Dallas Caley Dallas Caley - 2 months ago 6
MySQL Question

MySQL strange behavior with comma separated list of numbers

I had a very complicated problem, but i narrowed it down to this, First, let me give you some test data:

Run this:

CREATE TABLE `test` (
`id` int(11) NOT NULL AUTO_INCREMENT,
`value` text NOT NULL,
PRIMARY KEY (`id`)
) ENGINE=MyISAM AUTO_INCREMENT=1 DEFAULT CHARSET=latin1;

INSERT INTO test (value) VALUES
(1),
('1'),
('1,2'),
('3');


Now run this query:

SELECT * FROM test WHERE value = 1;


I would expect in this case to get only the first two rows, where the value is either entered as a numeric 1 or a '1' char, but for some reason this is what i get:

1, 1
2, 1
3, 1,2


My question is, why do i get the third row?

Note: This is my version of mysql: 5.6.28-0ubuntu0.14.04.1

Also, I already solved my original problem by using FIND_IN_SET and I am aware that it's not a very good idea to have this comma separated list type structure, ie, it should probably have been done with a join table in the first place. Unfortunately I'm working within a system that is very large and making that change is not practical at this time.

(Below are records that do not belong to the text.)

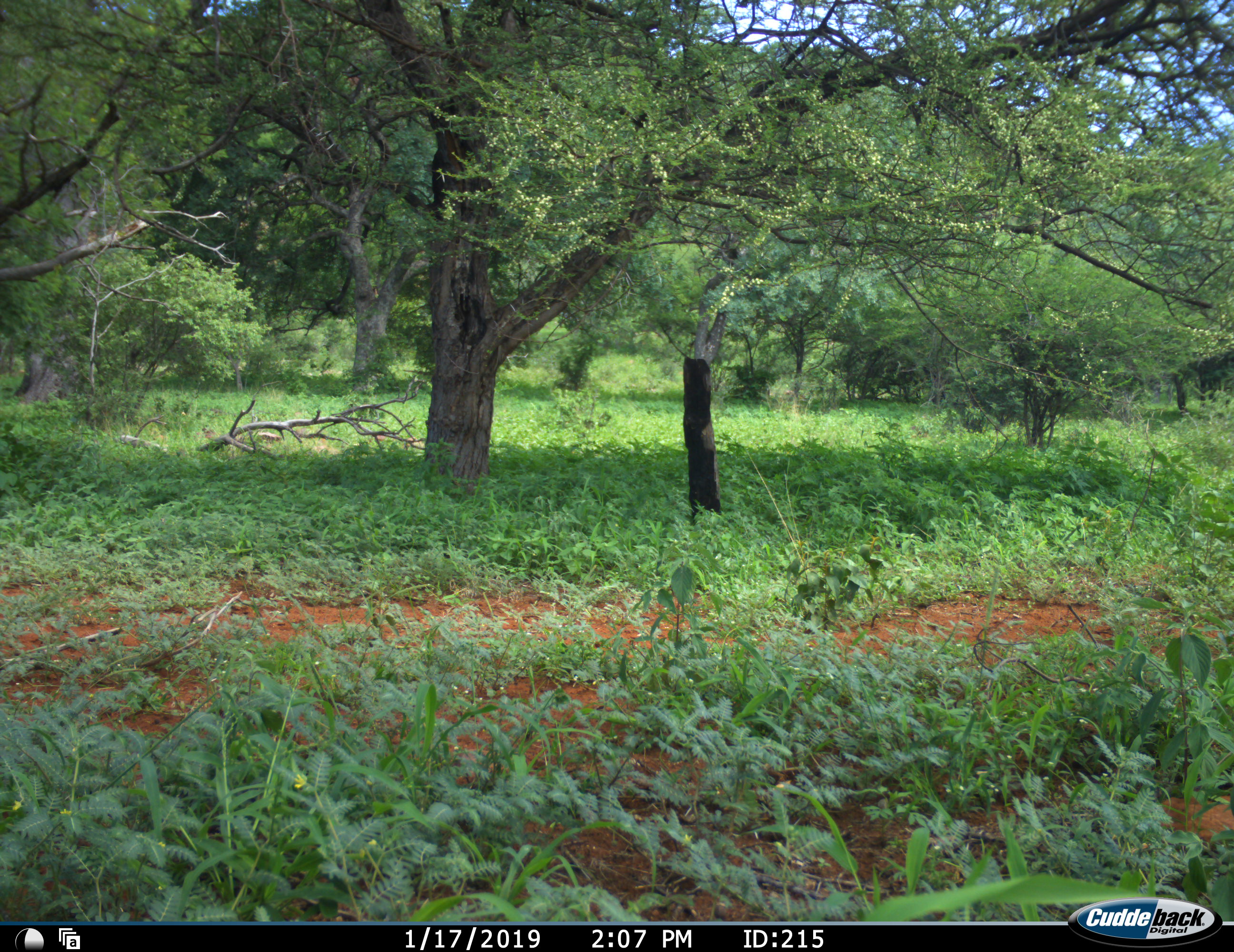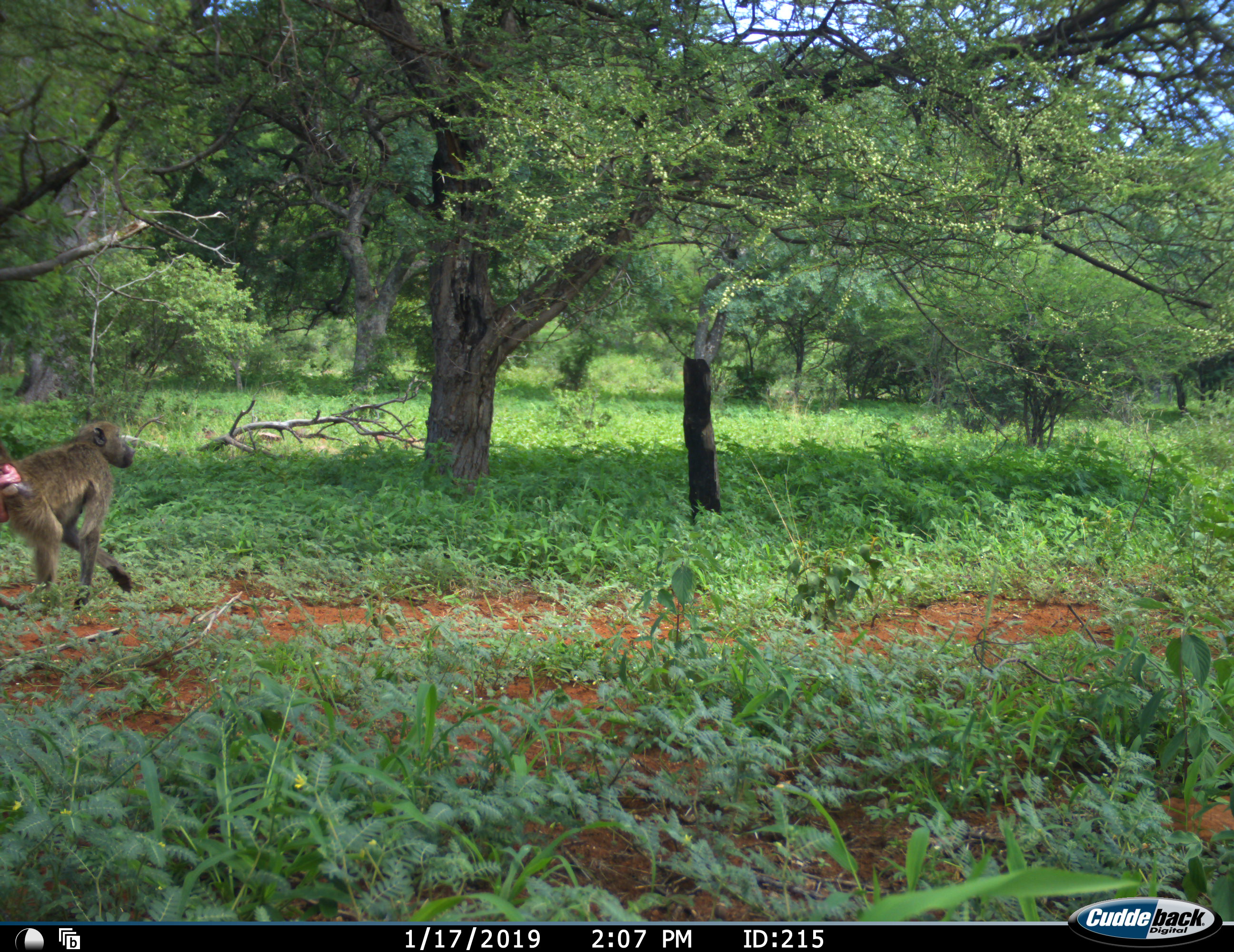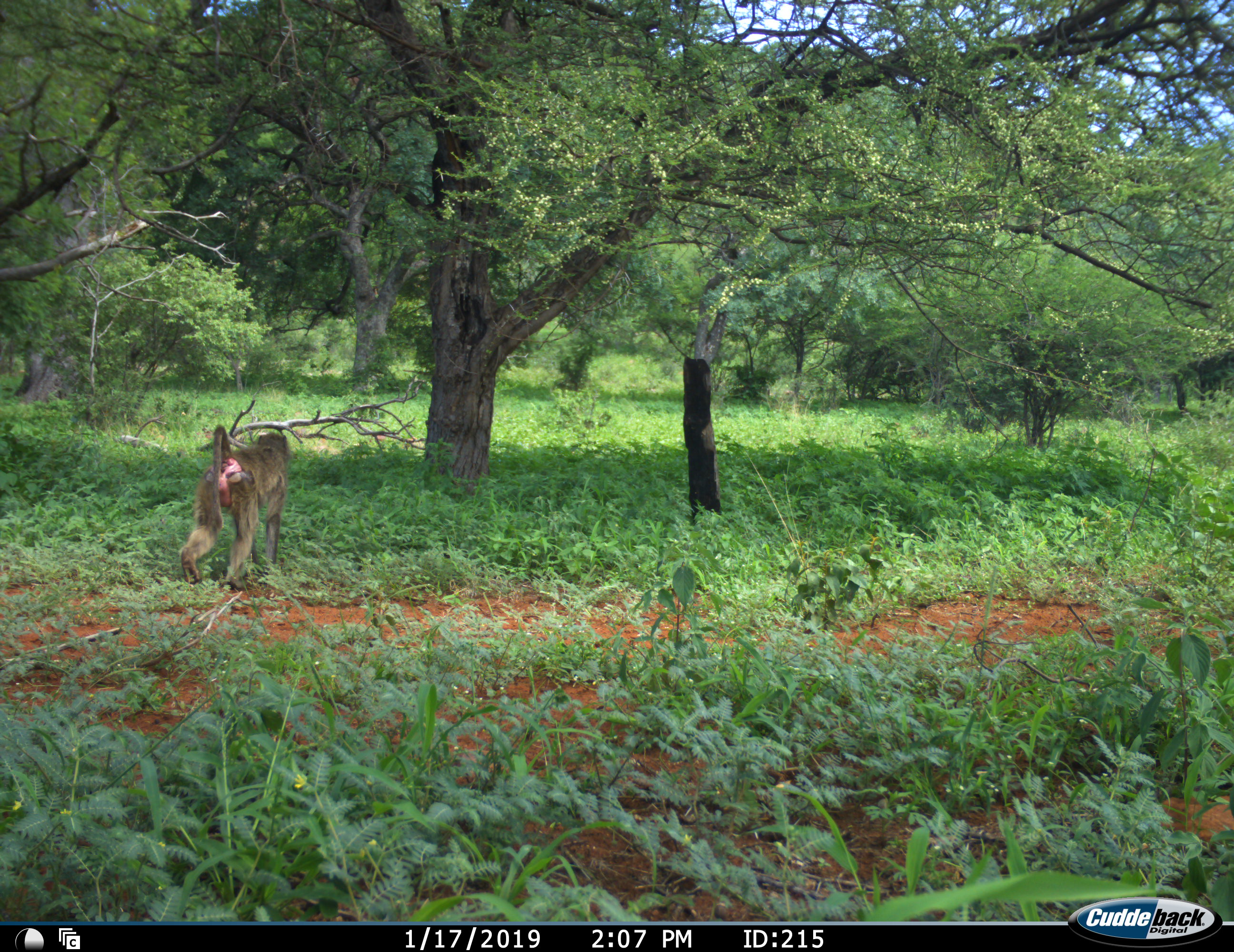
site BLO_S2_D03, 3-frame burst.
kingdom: Animalia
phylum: Chordata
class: Mammalia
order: Primates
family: Cercopithecidae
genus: Papio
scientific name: Papio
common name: baboon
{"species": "baboon (Papio)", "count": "1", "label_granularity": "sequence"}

I'm just interested in why this specific behavior happens.

Answer

The reason you get the third row is implicit datatype conversion performed by MySQL. Your query has a predicate (condition) in the WHERE clause

  WHERE value = 1

On the right side of the equality comparison operator (the equal sign), we have a numeric literal. On the left side, we have a column that is datatype TEXT.

It's not possible for MySQL to do a comparison of those two different datatypes.

So, MySQL converts one side or the other to a type that is compatible, so a comparison can be performed. In this case, MySQL is converting the value from the column to be numeric, so it compare to the numeric literal.

As a demonstration of what that looks like, we can add a zero (forcing MySQL to do a conversion), and exhibit the results in a SELECT.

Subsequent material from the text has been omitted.